Return the rows from their first line up to and including the line containing "50L148 58H159L162 54V37L148" as a JSON list of strings, one string per line, with blank lines omitted. Leave the pictures out of the answer.
------------------------------------
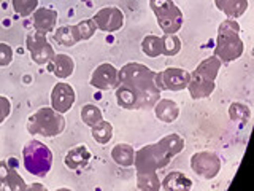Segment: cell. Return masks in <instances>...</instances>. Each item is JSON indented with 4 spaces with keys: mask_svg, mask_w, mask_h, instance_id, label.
Segmentation results:
<instances>
[{
    "mask_svg": "<svg viewBox=\"0 0 254 191\" xmlns=\"http://www.w3.org/2000/svg\"><path fill=\"white\" fill-rule=\"evenodd\" d=\"M141 50L148 58H159L162 54V37L148 34L141 40Z\"/></svg>",
    "mask_w": 254,
    "mask_h": 191,
    "instance_id": "cell-24",
    "label": "cell"
},
{
    "mask_svg": "<svg viewBox=\"0 0 254 191\" xmlns=\"http://www.w3.org/2000/svg\"><path fill=\"white\" fill-rule=\"evenodd\" d=\"M75 27H76V34H78V37H79L81 42L92 38L94 34H95V30H97V26H95V22L92 21V18L79 21L78 24H75Z\"/></svg>",
    "mask_w": 254,
    "mask_h": 191,
    "instance_id": "cell-30",
    "label": "cell"
},
{
    "mask_svg": "<svg viewBox=\"0 0 254 191\" xmlns=\"http://www.w3.org/2000/svg\"><path fill=\"white\" fill-rule=\"evenodd\" d=\"M229 116L235 123H246L251 118L250 107L243 102H232L229 105Z\"/></svg>",
    "mask_w": 254,
    "mask_h": 191,
    "instance_id": "cell-25",
    "label": "cell"
},
{
    "mask_svg": "<svg viewBox=\"0 0 254 191\" xmlns=\"http://www.w3.org/2000/svg\"><path fill=\"white\" fill-rule=\"evenodd\" d=\"M111 159L121 167H130L133 166V159H135V150L129 143H118L110 151Z\"/></svg>",
    "mask_w": 254,
    "mask_h": 191,
    "instance_id": "cell-20",
    "label": "cell"
},
{
    "mask_svg": "<svg viewBox=\"0 0 254 191\" xmlns=\"http://www.w3.org/2000/svg\"><path fill=\"white\" fill-rule=\"evenodd\" d=\"M10 111H11L10 100H8L5 96H0V124H2L8 116H10Z\"/></svg>",
    "mask_w": 254,
    "mask_h": 191,
    "instance_id": "cell-32",
    "label": "cell"
},
{
    "mask_svg": "<svg viewBox=\"0 0 254 191\" xmlns=\"http://www.w3.org/2000/svg\"><path fill=\"white\" fill-rule=\"evenodd\" d=\"M214 88H216V80H211L194 70L192 74H190L186 90L189 91L190 97L194 100H198V99H205V97H208V96H211Z\"/></svg>",
    "mask_w": 254,
    "mask_h": 191,
    "instance_id": "cell-13",
    "label": "cell"
},
{
    "mask_svg": "<svg viewBox=\"0 0 254 191\" xmlns=\"http://www.w3.org/2000/svg\"><path fill=\"white\" fill-rule=\"evenodd\" d=\"M116 102L126 110H149L161 99L156 72L145 64L129 62L118 70Z\"/></svg>",
    "mask_w": 254,
    "mask_h": 191,
    "instance_id": "cell-1",
    "label": "cell"
},
{
    "mask_svg": "<svg viewBox=\"0 0 254 191\" xmlns=\"http://www.w3.org/2000/svg\"><path fill=\"white\" fill-rule=\"evenodd\" d=\"M13 62V48L8 43H0V67H8Z\"/></svg>",
    "mask_w": 254,
    "mask_h": 191,
    "instance_id": "cell-31",
    "label": "cell"
},
{
    "mask_svg": "<svg viewBox=\"0 0 254 191\" xmlns=\"http://www.w3.org/2000/svg\"><path fill=\"white\" fill-rule=\"evenodd\" d=\"M53 151L40 140H29L22 148V164L34 177L42 179L53 167Z\"/></svg>",
    "mask_w": 254,
    "mask_h": 191,
    "instance_id": "cell-5",
    "label": "cell"
},
{
    "mask_svg": "<svg viewBox=\"0 0 254 191\" xmlns=\"http://www.w3.org/2000/svg\"><path fill=\"white\" fill-rule=\"evenodd\" d=\"M65 116L53 107H42L27 119V132L42 137H56L65 131Z\"/></svg>",
    "mask_w": 254,
    "mask_h": 191,
    "instance_id": "cell-4",
    "label": "cell"
},
{
    "mask_svg": "<svg viewBox=\"0 0 254 191\" xmlns=\"http://www.w3.org/2000/svg\"><path fill=\"white\" fill-rule=\"evenodd\" d=\"M54 40H56V43H59L62 46H73L78 42H81L76 34L75 24H68V26H62L59 29H56Z\"/></svg>",
    "mask_w": 254,
    "mask_h": 191,
    "instance_id": "cell-22",
    "label": "cell"
},
{
    "mask_svg": "<svg viewBox=\"0 0 254 191\" xmlns=\"http://www.w3.org/2000/svg\"><path fill=\"white\" fill-rule=\"evenodd\" d=\"M91 158H92V153L89 148L86 145H78L67 151L65 158H64V163H65L68 169L76 171V169H83V167L89 164Z\"/></svg>",
    "mask_w": 254,
    "mask_h": 191,
    "instance_id": "cell-17",
    "label": "cell"
},
{
    "mask_svg": "<svg viewBox=\"0 0 254 191\" xmlns=\"http://www.w3.org/2000/svg\"><path fill=\"white\" fill-rule=\"evenodd\" d=\"M81 119H83V123L86 126H89L92 127L94 124H97L99 121H102L103 119V115H102V110L97 107V105H94V103H86V105L81 107Z\"/></svg>",
    "mask_w": 254,
    "mask_h": 191,
    "instance_id": "cell-26",
    "label": "cell"
},
{
    "mask_svg": "<svg viewBox=\"0 0 254 191\" xmlns=\"http://www.w3.org/2000/svg\"><path fill=\"white\" fill-rule=\"evenodd\" d=\"M137 187L143 191H159L161 190V179L157 177V172L137 174Z\"/></svg>",
    "mask_w": 254,
    "mask_h": 191,
    "instance_id": "cell-27",
    "label": "cell"
},
{
    "mask_svg": "<svg viewBox=\"0 0 254 191\" xmlns=\"http://www.w3.org/2000/svg\"><path fill=\"white\" fill-rule=\"evenodd\" d=\"M161 188L172 190V191H177V190L186 191V190L192 188V182H190V179H188L183 172L173 171L164 177V180L161 182Z\"/></svg>",
    "mask_w": 254,
    "mask_h": 191,
    "instance_id": "cell-21",
    "label": "cell"
},
{
    "mask_svg": "<svg viewBox=\"0 0 254 191\" xmlns=\"http://www.w3.org/2000/svg\"><path fill=\"white\" fill-rule=\"evenodd\" d=\"M32 21H34V27L37 32L42 34H50L54 30L56 22H58V11L51 10V8L40 6L32 13Z\"/></svg>",
    "mask_w": 254,
    "mask_h": 191,
    "instance_id": "cell-15",
    "label": "cell"
},
{
    "mask_svg": "<svg viewBox=\"0 0 254 191\" xmlns=\"http://www.w3.org/2000/svg\"><path fill=\"white\" fill-rule=\"evenodd\" d=\"M156 118L161 119L162 123H173L180 116V107L173 99H159L154 105Z\"/></svg>",
    "mask_w": 254,
    "mask_h": 191,
    "instance_id": "cell-18",
    "label": "cell"
},
{
    "mask_svg": "<svg viewBox=\"0 0 254 191\" xmlns=\"http://www.w3.org/2000/svg\"><path fill=\"white\" fill-rule=\"evenodd\" d=\"M154 16L164 34H178V30L183 27V21H185L183 11L175 3L169 8H165V10L156 13Z\"/></svg>",
    "mask_w": 254,
    "mask_h": 191,
    "instance_id": "cell-12",
    "label": "cell"
},
{
    "mask_svg": "<svg viewBox=\"0 0 254 191\" xmlns=\"http://www.w3.org/2000/svg\"><path fill=\"white\" fill-rule=\"evenodd\" d=\"M190 72L178 67H169L162 72H156V83L161 91H183L188 88Z\"/></svg>",
    "mask_w": 254,
    "mask_h": 191,
    "instance_id": "cell-8",
    "label": "cell"
},
{
    "mask_svg": "<svg viewBox=\"0 0 254 191\" xmlns=\"http://www.w3.org/2000/svg\"><path fill=\"white\" fill-rule=\"evenodd\" d=\"M181 51V40L177 34H164L162 35V54L164 56H177Z\"/></svg>",
    "mask_w": 254,
    "mask_h": 191,
    "instance_id": "cell-28",
    "label": "cell"
},
{
    "mask_svg": "<svg viewBox=\"0 0 254 191\" xmlns=\"http://www.w3.org/2000/svg\"><path fill=\"white\" fill-rule=\"evenodd\" d=\"M11 3L21 18H27L38 8V0H11Z\"/></svg>",
    "mask_w": 254,
    "mask_h": 191,
    "instance_id": "cell-29",
    "label": "cell"
},
{
    "mask_svg": "<svg viewBox=\"0 0 254 191\" xmlns=\"http://www.w3.org/2000/svg\"><path fill=\"white\" fill-rule=\"evenodd\" d=\"M221 158L214 151H197L190 156V169L203 180H211L221 172Z\"/></svg>",
    "mask_w": 254,
    "mask_h": 191,
    "instance_id": "cell-6",
    "label": "cell"
},
{
    "mask_svg": "<svg viewBox=\"0 0 254 191\" xmlns=\"http://www.w3.org/2000/svg\"><path fill=\"white\" fill-rule=\"evenodd\" d=\"M91 134L99 145H107L111 137H113V126H111V123L105 121V119H102V121L91 127Z\"/></svg>",
    "mask_w": 254,
    "mask_h": 191,
    "instance_id": "cell-23",
    "label": "cell"
},
{
    "mask_svg": "<svg viewBox=\"0 0 254 191\" xmlns=\"http://www.w3.org/2000/svg\"><path fill=\"white\" fill-rule=\"evenodd\" d=\"M185 148V139L180 134H167L156 143H148L135 151L133 166L137 174H153L169 166L172 159Z\"/></svg>",
    "mask_w": 254,
    "mask_h": 191,
    "instance_id": "cell-2",
    "label": "cell"
},
{
    "mask_svg": "<svg viewBox=\"0 0 254 191\" xmlns=\"http://www.w3.org/2000/svg\"><path fill=\"white\" fill-rule=\"evenodd\" d=\"M48 72H51L58 78L65 80L68 78L75 70V62L68 54H54V58L46 64Z\"/></svg>",
    "mask_w": 254,
    "mask_h": 191,
    "instance_id": "cell-16",
    "label": "cell"
},
{
    "mask_svg": "<svg viewBox=\"0 0 254 191\" xmlns=\"http://www.w3.org/2000/svg\"><path fill=\"white\" fill-rule=\"evenodd\" d=\"M92 21L99 30L118 32L124 26V13L118 6H103L94 14Z\"/></svg>",
    "mask_w": 254,
    "mask_h": 191,
    "instance_id": "cell-9",
    "label": "cell"
},
{
    "mask_svg": "<svg viewBox=\"0 0 254 191\" xmlns=\"http://www.w3.org/2000/svg\"><path fill=\"white\" fill-rule=\"evenodd\" d=\"M89 83L91 86L97 88L100 91L115 90L118 86V69L110 62L100 64V66L95 67V70L92 72Z\"/></svg>",
    "mask_w": 254,
    "mask_h": 191,
    "instance_id": "cell-10",
    "label": "cell"
},
{
    "mask_svg": "<svg viewBox=\"0 0 254 191\" xmlns=\"http://www.w3.org/2000/svg\"><path fill=\"white\" fill-rule=\"evenodd\" d=\"M245 51V43L240 37V26L235 19H226L219 24L214 56L219 58L222 64H229L242 58Z\"/></svg>",
    "mask_w": 254,
    "mask_h": 191,
    "instance_id": "cell-3",
    "label": "cell"
},
{
    "mask_svg": "<svg viewBox=\"0 0 254 191\" xmlns=\"http://www.w3.org/2000/svg\"><path fill=\"white\" fill-rule=\"evenodd\" d=\"M26 46L32 61L38 66H46L54 58V48L42 32H30L26 37Z\"/></svg>",
    "mask_w": 254,
    "mask_h": 191,
    "instance_id": "cell-7",
    "label": "cell"
},
{
    "mask_svg": "<svg viewBox=\"0 0 254 191\" xmlns=\"http://www.w3.org/2000/svg\"><path fill=\"white\" fill-rule=\"evenodd\" d=\"M75 99H76L75 90L68 83L59 82L51 90V107L62 115H65L73 107Z\"/></svg>",
    "mask_w": 254,
    "mask_h": 191,
    "instance_id": "cell-11",
    "label": "cell"
},
{
    "mask_svg": "<svg viewBox=\"0 0 254 191\" xmlns=\"http://www.w3.org/2000/svg\"><path fill=\"white\" fill-rule=\"evenodd\" d=\"M0 185L3 190H11V191H22L27 190L26 182L18 174V171L13 166H10L8 161H0Z\"/></svg>",
    "mask_w": 254,
    "mask_h": 191,
    "instance_id": "cell-14",
    "label": "cell"
},
{
    "mask_svg": "<svg viewBox=\"0 0 254 191\" xmlns=\"http://www.w3.org/2000/svg\"><path fill=\"white\" fill-rule=\"evenodd\" d=\"M27 188H42V190H45V187H43V185H37V183H35V185H30V187H27Z\"/></svg>",
    "mask_w": 254,
    "mask_h": 191,
    "instance_id": "cell-33",
    "label": "cell"
},
{
    "mask_svg": "<svg viewBox=\"0 0 254 191\" xmlns=\"http://www.w3.org/2000/svg\"><path fill=\"white\" fill-rule=\"evenodd\" d=\"M214 5L229 19L242 18L248 10V0H214Z\"/></svg>",
    "mask_w": 254,
    "mask_h": 191,
    "instance_id": "cell-19",
    "label": "cell"
}]
</instances>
------------------------------------
- [EXERCISE RESPONSE]
[
  "Segment: cell. Return masks in <instances>...</instances>. Each item is JSON indented with 4 spaces with keys: mask_svg, mask_w, mask_h, instance_id, label.",
  "Segmentation results:",
  "<instances>",
  "[{",
  "    \"mask_svg\": \"<svg viewBox=\\\"0 0 254 191\\\" xmlns=\\\"http://www.w3.org/2000/svg\\\"><path fill=\\\"white\\\" fill-rule=\\\"evenodd\\\" d=\\\"M141 50L148 58H159L162 54V37L148 34L141 40Z\\\"/></svg>\","
]